First-order profit-taking: Hanwha Engine, Samsung Electro-Mechanics, and power stocks pull back on crowding, while the underlying thesis (exports, capex) remains intact. This is the buy-the-dip scenario for second-order names.

AI capex shock: A hyperscaler cuts capex guidance. Semiconductors, power, PCBs, and data center materials sell off together. In this scenario: halt new buying, raise cash above 7%, trim unconfirmed positions including the second-order proxies.

Oil/rates risk-off: Brent stays elevated, U.S. 10-year yields spike, USD/KRW surges, foreign investors sell Korean equities. Raise cash, reduce overheated winners, hold only core names like Samsung Electronics (005930.KS) until the macro stabilizes.

The Bottom Line

May 2026 is not a month to fold. South Korea’s export data argues that the AI hardware cycle has real legs. The right question isn’t whether to own Korean AI infrastructure—it’s which part of the supply chain is still attractively priced.

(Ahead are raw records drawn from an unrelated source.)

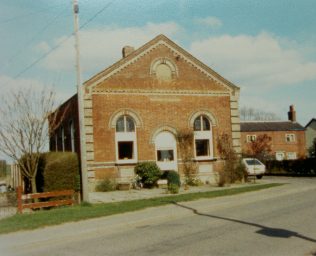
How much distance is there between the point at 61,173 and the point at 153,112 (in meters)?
8.85

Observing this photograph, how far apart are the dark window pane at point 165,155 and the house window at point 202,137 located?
1.72 meters

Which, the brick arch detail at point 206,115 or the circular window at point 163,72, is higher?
the circular window at point 163,72

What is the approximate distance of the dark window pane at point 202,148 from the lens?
87.4 feet

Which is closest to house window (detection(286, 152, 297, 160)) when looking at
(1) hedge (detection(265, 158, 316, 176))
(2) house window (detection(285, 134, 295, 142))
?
(2) house window (detection(285, 134, 295, 142))

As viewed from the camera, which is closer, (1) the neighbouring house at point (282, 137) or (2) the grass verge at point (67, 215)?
(2) the grass verge at point (67, 215)

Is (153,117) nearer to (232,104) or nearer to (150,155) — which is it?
(150,155)

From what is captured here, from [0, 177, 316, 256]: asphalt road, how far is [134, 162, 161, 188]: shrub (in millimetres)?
8635

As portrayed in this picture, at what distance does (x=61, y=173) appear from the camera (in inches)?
715

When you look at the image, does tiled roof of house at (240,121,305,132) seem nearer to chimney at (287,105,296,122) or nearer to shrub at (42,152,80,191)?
chimney at (287,105,296,122)

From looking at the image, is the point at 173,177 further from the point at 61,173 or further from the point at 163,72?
the point at 61,173

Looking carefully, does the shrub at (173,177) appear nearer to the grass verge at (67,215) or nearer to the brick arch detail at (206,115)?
the brick arch detail at (206,115)

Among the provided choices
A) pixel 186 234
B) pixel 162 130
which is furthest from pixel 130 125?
pixel 186 234

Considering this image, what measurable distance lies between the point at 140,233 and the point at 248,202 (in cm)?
711

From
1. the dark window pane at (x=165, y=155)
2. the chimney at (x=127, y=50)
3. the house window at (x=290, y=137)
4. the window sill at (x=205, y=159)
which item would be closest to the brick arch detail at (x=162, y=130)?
the dark window pane at (x=165, y=155)
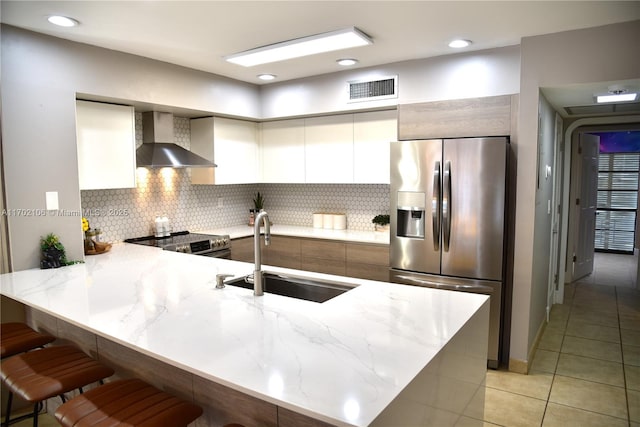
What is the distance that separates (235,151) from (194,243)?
1268mm

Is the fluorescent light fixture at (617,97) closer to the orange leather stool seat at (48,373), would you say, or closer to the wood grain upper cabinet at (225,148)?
the wood grain upper cabinet at (225,148)

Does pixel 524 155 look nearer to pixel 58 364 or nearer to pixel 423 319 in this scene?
pixel 423 319

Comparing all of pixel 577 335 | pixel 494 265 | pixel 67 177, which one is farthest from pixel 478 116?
pixel 67 177

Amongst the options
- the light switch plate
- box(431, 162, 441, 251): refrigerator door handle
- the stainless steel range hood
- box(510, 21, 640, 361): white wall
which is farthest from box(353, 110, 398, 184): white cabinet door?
the light switch plate

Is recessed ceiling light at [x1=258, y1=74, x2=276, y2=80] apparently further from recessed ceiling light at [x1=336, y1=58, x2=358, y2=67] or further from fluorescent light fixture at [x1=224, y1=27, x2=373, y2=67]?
recessed ceiling light at [x1=336, y1=58, x2=358, y2=67]

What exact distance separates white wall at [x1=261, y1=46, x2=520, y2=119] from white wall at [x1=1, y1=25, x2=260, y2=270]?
158 centimetres

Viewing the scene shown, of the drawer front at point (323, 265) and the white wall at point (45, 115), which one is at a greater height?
the white wall at point (45, 115)

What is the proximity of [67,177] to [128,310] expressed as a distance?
161cm

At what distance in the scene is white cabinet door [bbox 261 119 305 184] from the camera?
4867 millimetres

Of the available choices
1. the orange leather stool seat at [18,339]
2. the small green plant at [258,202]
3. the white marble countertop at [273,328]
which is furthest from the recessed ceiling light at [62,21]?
the small green plant at [258,202]

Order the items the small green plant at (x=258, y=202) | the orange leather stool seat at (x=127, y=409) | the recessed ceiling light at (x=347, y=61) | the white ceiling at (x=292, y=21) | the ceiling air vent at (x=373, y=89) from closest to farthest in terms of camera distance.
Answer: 1. the orange leather stool seat at (x=127, y=409)
2. the white ceiling at (x=292, y=21)
3. the recessed ceiling light at (x=347, y=61)
4. the ceiling air vent at (x=373, y=89)
5. the small green plant at (x=258, y=202)

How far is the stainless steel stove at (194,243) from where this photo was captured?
402cm

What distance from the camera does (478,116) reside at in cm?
353

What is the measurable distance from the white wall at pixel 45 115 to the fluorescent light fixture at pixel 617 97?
3.98 meters
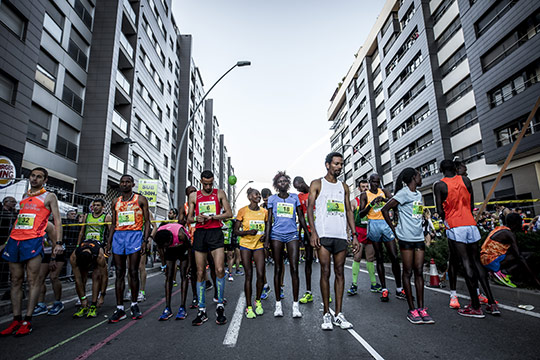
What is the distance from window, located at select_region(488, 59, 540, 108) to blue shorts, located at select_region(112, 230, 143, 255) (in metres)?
21.4

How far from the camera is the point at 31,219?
4.50 metres

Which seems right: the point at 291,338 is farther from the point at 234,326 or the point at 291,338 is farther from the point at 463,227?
the point at 463,227

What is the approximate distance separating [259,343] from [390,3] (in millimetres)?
39470

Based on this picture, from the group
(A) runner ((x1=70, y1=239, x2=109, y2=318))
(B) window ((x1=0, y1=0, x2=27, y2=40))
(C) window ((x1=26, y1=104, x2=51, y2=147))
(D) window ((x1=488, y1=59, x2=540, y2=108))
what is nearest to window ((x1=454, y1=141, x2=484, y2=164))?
(D) window ((x1=488, y1=59, x2=540, y2=108))

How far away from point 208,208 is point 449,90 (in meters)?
27.1


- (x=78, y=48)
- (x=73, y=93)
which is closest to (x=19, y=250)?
(x=73, y=93)

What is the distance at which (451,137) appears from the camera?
2530 cm

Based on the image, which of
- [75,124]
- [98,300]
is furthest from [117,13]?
[98,300]

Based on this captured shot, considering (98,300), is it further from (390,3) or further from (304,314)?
(390,3)

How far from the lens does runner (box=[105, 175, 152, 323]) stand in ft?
15.6

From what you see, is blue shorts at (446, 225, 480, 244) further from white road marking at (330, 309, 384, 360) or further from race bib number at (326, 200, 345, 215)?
white road marking at (330, 309, 384, 360)

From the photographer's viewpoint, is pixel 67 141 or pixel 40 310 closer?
pixel 40 310

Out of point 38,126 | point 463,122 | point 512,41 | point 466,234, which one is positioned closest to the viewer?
point 466,234

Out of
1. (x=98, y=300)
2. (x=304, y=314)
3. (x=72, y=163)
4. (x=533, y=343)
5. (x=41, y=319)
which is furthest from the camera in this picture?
(x=72, y=163)
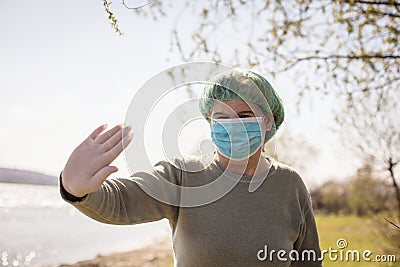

First-order winners have earned their gains. Second-order proxies like Pamicell and Daeduck Electronics are where the next pricing opportunity may sit, if the thesis continues to propagate down the supply chain. The playbook for May: hold the core, harvest the overheated fringes, and enter the second-order names small—then size up only after the Q1 earnings and contract catalysts confirm.

Sell in May only if you’re selling the right things.


This analysis reflects Korean market conditions as of May 1, 2026, and references provisional export data from South Korea’s Ministry of Trade, Industry and Energy. Company fundamentals should be verified against the latest DART filings (dart.fss.or.kr) before making investment decisions.